> **DATASET CONTENT**:
↓↓↓

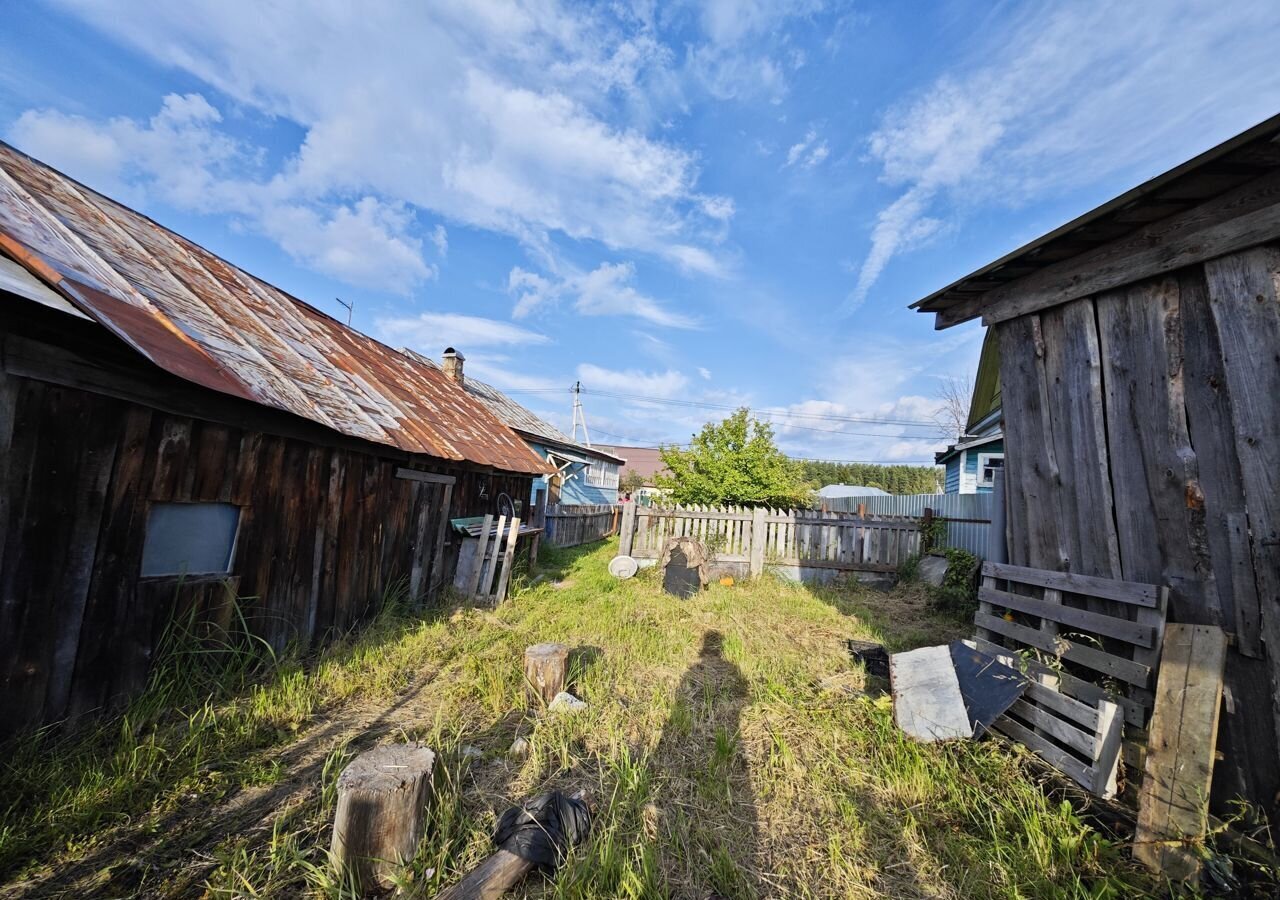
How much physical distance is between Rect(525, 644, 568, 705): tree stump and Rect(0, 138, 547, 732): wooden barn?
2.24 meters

↑↑↑
↓↓↓

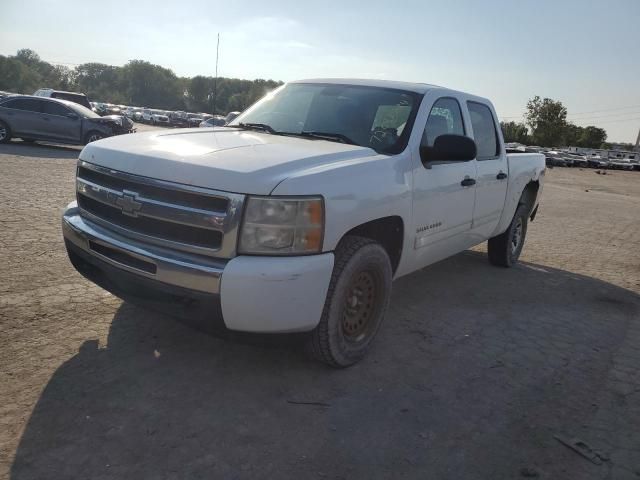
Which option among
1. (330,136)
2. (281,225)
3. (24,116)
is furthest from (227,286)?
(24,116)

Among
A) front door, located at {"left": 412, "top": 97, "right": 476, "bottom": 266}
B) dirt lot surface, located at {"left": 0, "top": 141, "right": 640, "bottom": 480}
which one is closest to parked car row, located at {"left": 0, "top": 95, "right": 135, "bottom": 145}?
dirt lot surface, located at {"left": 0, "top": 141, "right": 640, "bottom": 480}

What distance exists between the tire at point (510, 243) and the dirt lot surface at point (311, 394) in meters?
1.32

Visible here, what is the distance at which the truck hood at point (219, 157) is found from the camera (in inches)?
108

↑↑↑

> **WHAT TO PRODUCE**: Turn the stretch of the listing from the line containing "How much physical" through the line containing "2.24 meters" into a JSON list of strings, one string per line, leaving out blank lines.

> **EXPECTED ANSWER**:
[
  "How much physical distance is between Rect(525, 644, 568, 705): tree stump and Rect(0, 138, 547, 732): wooden barn?",
  "2.24 meters"
]